Israel’s Small Businesses Cope With Corona
Israel Today speaks to small business owners about how they are surviving the coronavirus lockdown
Flowers or bust
“Ziv Hayogev Flowers” was a thriving flower business that was established more than 44 years ago by the Ziv family. Located on Moshav Hayogev in the Jezreel Valley, the family-run business employs about 20 employees and markets roses and chrysanthemums throughout the country. They produce flowers all year long in greenhouses, but March is always the busiest month with International Women’s Day, Passover, and Easter. During this month about 20,000 flowers are sold every day. This year, there was no business Ariel Ziv, son of the founder told Israel Today that they are facing a complete collapse.
Instead of giving in and throwing away thousands of flowers every day, the family decided to give them away free of charge to residents of the moshav, to the elderly, to Magen David Adom Israel’s emergency services and doctors and nurses at regional hospitals.
As a result, people began calling them to order flowers which they are now shipping anywhere at a wholesale price.
Hemed Goldberg Shafiite runs a catering business in Jerusalem. Passover is usually a busy week of the year for her “boutique cuisine” Shafiite told Israel Today. The Corona crisis brought an abrupt halt to everything as her world was turned upside down in a day. All pre-orders and events were canceled within days and she found her business shuttered.
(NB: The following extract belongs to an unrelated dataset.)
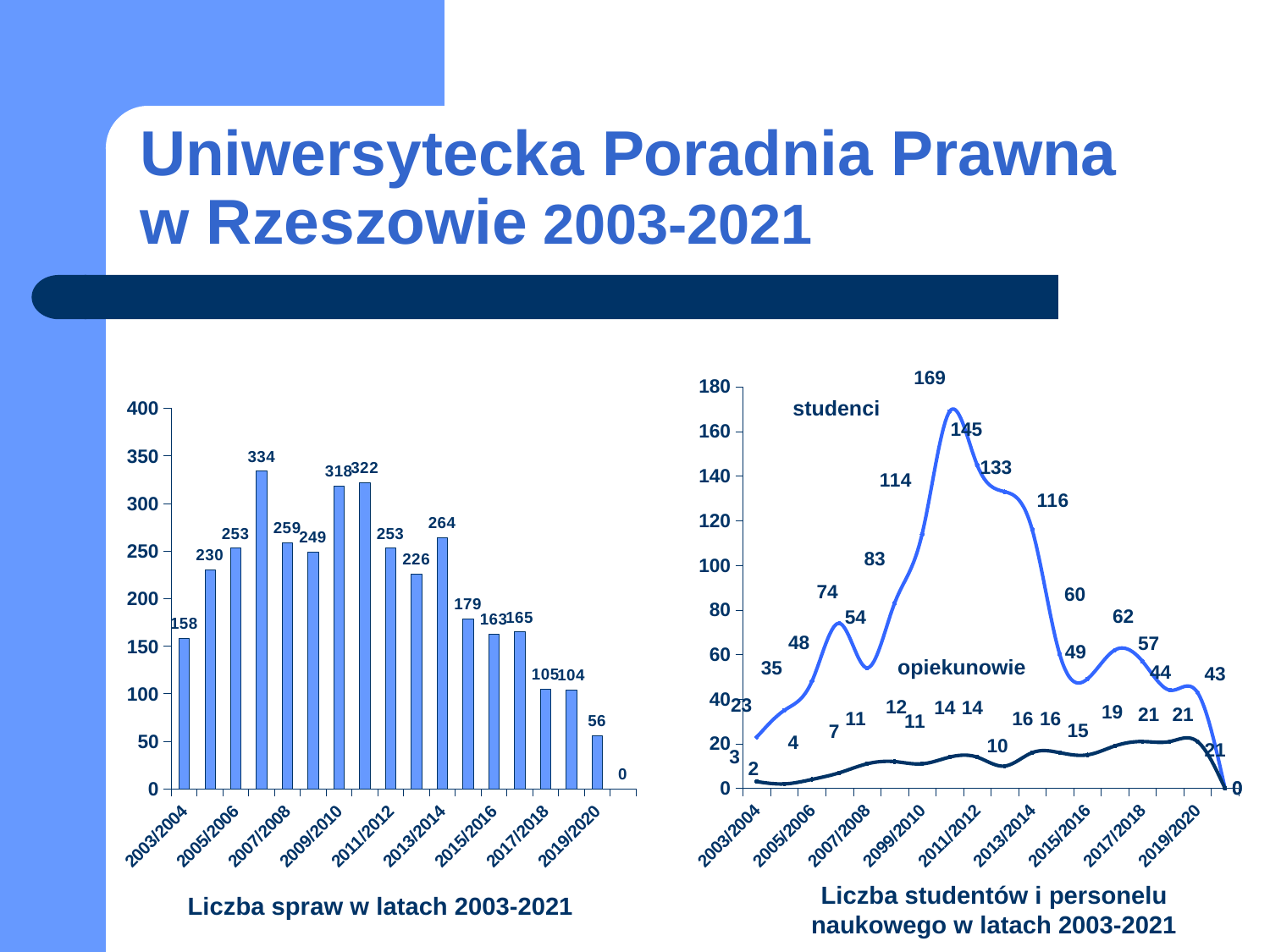
In the left chart, what is the highest value shown? 334 In the left chart, which is larger, the value for 2013/2014 or the value for 2011/2012? 2013/2014 What kind of chart is the right chart, 'Liczba studentów i personelu naukowego w latach 2003-2021'? line chart In the left chart, what is the value for 2003/2004? 158 In the left chart, what is the difference between the values for 2009/2010 and 2003/2004? 160 In the left chart, do the values rise or fall from 2013/2014 to 2019/2020? fall What kind of chart is the left chart, 'Liczba spraw w latach 2003-2021'? bar chart In the right chart, how many series are plotted? 2 In the right chart, what is the highest value of the 'studenci' series? 169 In the right chart, what is the value of 'opiekunowie' for 2003/2004? 3 In the left chart, what is the value for 2019/2020? 56 In the right chart, what are the names of the two series? studenci and opiekunowie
When the Corona virus crisis began, Shafiite realized that she needed to find a way to serve her clientele. She started online cooking classes and, “With my 7 children in their 4 different houses in three cities and two different countries, together we cooked an excellent casserole,” Shafiite told us.
A friend indeed
Chavruta” or “Friendship” is the charming name of a book shop in the old Katamon neighborhood of Jerusalem.
Israel Today spoke with the store owner Nissim Needham who explained that the holiday season is always the busiest for his shop which specializes in Judaica and Judaism. “In my shop you can find everything related to Jews and Judaism under one roof,” Needham explained.
Corona changed everything just before the holiday as people were told to stay inside. He had to close his shop during the busiest week as everyone was getting ready for the Passover and put his workers on unpaid leave.
“So many young couples and families who have been accustomed to having a Passover Seder at their parents or grandparents suddenly discovered that they have nothing ready for the ceremony,” he said. “No Passover plate, no Haggadah, nothing and no place to go.”
Needham said that it is very important for him to help people enjoy the festival so he visited friends and neighbors in his community and delivered some of the essential Passover ware to their front doors.